Editorial Política brasileira: Era dos Extremos?

"Atenção lado A, atenção lado B". Os bailes funk cariocas, quem diria, criaram a metáfora ideal para o presente contexto da política brasileira. Surge um Lado A, escorado no progressismo; e um Lado B, ancorado no conservadorismo. O discurso conciliatório parece causar impaciência. Fique no centro e seja detestado por todos. Fique fora do espectro, como os liberais democratas, e seja marginalizado. O radicalismo soa inescapável. Nada que lembre o clima amistoso da Constituinte de 1988. Para usar a expressão daquele historiador, parecemos viver nossa "Era dos Extremos". Seria de fato isso? E como viemos parar aqui?

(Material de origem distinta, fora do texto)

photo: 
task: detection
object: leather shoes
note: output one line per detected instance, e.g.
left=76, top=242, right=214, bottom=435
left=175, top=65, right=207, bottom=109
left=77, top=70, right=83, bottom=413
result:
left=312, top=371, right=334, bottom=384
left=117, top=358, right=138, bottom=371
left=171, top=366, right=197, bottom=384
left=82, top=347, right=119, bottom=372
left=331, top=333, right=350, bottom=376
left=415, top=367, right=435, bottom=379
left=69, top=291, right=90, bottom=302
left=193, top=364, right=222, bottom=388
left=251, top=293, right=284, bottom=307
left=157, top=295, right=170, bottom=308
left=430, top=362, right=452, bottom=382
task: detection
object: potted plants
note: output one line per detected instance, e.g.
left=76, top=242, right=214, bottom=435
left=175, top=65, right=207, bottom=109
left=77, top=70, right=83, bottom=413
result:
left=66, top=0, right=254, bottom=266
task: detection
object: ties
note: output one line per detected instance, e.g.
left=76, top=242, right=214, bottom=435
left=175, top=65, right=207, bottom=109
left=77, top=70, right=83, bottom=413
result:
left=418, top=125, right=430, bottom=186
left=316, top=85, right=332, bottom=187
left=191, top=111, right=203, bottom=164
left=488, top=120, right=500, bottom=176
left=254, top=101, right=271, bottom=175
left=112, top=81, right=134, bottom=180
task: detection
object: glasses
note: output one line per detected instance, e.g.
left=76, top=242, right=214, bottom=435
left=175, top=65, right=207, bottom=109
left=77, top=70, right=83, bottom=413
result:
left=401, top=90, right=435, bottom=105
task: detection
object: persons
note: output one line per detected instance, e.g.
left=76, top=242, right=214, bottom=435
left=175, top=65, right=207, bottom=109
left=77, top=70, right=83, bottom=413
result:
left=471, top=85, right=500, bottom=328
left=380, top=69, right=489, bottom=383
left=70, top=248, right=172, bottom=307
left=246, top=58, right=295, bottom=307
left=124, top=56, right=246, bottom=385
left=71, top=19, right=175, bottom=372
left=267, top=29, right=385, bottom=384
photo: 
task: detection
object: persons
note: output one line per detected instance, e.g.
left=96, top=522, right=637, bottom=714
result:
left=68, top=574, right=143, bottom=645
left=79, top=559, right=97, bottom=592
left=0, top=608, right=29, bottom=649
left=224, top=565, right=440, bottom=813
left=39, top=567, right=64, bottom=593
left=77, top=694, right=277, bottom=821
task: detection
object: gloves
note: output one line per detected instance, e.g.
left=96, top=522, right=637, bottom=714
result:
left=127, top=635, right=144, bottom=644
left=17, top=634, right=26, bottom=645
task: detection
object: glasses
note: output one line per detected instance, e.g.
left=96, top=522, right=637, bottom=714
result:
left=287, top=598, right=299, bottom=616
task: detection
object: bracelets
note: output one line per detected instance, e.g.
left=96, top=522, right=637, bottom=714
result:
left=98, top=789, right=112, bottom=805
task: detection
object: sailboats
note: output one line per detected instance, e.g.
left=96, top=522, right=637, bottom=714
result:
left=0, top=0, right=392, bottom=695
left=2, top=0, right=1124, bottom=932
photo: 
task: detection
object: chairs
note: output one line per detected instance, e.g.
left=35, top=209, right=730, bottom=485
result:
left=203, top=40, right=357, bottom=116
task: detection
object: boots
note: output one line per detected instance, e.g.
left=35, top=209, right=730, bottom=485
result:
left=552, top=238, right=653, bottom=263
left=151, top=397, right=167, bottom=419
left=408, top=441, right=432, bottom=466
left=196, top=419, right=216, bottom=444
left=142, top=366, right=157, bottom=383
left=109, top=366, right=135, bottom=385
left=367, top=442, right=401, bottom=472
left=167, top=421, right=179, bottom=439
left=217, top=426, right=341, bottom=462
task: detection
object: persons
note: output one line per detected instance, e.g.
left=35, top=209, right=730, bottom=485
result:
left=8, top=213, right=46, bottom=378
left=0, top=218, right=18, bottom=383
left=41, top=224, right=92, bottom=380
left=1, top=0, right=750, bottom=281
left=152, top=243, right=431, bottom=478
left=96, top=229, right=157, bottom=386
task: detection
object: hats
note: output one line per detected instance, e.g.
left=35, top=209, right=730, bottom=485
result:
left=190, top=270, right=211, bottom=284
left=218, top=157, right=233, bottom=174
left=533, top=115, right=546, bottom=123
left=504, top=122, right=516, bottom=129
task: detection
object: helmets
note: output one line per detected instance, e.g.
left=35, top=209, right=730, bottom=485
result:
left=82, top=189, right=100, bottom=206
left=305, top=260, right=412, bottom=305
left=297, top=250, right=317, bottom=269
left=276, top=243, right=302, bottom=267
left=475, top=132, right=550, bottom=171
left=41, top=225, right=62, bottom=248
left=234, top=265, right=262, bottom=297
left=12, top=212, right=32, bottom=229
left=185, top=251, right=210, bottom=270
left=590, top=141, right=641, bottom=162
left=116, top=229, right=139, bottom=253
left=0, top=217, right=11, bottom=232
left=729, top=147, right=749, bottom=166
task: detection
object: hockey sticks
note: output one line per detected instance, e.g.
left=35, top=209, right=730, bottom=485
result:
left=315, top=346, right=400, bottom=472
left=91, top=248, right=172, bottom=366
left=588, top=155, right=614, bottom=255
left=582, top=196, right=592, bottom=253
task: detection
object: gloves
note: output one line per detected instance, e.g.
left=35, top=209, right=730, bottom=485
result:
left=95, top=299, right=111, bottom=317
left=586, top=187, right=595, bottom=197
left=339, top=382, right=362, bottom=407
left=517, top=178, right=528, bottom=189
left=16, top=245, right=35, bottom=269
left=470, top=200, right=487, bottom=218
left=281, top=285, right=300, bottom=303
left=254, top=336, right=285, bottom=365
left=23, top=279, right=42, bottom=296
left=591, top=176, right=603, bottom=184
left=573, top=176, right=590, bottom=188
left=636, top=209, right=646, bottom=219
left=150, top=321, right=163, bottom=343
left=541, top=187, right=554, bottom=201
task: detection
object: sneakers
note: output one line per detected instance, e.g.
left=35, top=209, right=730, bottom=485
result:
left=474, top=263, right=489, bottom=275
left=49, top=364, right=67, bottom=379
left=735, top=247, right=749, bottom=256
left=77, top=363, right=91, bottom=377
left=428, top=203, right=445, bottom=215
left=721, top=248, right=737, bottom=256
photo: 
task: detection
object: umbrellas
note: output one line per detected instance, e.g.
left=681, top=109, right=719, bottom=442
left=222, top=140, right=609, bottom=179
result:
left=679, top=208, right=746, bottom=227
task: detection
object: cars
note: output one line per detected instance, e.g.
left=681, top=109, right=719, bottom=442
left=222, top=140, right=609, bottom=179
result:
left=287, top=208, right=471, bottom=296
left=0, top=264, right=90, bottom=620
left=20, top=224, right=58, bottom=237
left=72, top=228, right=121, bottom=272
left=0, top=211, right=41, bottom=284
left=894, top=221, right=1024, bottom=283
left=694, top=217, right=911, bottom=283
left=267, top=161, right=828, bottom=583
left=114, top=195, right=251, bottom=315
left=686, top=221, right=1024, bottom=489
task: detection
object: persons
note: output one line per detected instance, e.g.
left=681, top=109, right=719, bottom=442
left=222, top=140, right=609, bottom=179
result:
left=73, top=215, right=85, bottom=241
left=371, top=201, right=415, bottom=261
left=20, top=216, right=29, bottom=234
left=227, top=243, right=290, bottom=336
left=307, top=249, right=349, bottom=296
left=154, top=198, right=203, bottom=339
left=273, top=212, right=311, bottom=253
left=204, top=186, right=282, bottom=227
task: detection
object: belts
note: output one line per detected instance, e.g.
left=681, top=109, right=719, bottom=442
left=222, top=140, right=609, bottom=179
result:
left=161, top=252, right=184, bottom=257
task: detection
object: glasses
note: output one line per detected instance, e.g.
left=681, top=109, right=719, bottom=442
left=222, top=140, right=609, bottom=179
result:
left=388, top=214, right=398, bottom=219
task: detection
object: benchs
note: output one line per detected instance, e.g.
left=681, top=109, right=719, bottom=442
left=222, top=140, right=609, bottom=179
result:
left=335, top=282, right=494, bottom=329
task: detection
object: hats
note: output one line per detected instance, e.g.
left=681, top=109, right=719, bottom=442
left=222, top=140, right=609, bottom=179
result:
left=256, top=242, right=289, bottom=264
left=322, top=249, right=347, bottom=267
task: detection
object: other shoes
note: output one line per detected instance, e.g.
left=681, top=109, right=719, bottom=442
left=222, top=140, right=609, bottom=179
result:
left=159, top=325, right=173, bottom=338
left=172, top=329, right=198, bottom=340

Acompanhar a política internacional faz concluir que o Brasil segue uma tendência mais ampla de radicalismo. Essa tendência é ilustrada de forma convincente pela ascensão política de Donald Trump e de Vladmir Putin. Desde a crise de 2008, o mundo parece convencido de que problemas severos exigem atitudes radicais – e palavreado feroz, naturalmente. Impossível não fazer um paralelo com a pré-eleição brasileira em 2018.

De uma forma ou de outra, as vertentes políticas no Brasil tentam se beneficiar dessa radicalização. Alguns evocam a ditadura com nostalgia. Outros insistem no mito da "revolución". E há os que ensaiam explosões retóricas de radicalismo, ao extremo da comicidade. O vencedor por enquanto parece ser o discurso linha dura. É o que sugerem pesquisas como as da XP e da Datafolha. Dizem até mesmo que há um "Trump brasileiro". Apesar disso, o caso brasileiro reserva particularidades que merecem ser avaliadas por si sós.

Nossa recente experiência democrática estimula o radicalismo. Foram anos de uma hegemonia progressista praticamente unânime, favorecida por uma economia mundial ascendente. A característica mais marcante dessa hegemonia sem dúvida foi o seu discurso. Visceral, revanchista, era todo baseado em fontes de risco extremistas. O exemplo mais óbvio dessas fontes era o populismo, semelhante ao de governos vizinhos na América Latina. Não surpreende que tenha gerado uma reação conservadora intensa e proporcional.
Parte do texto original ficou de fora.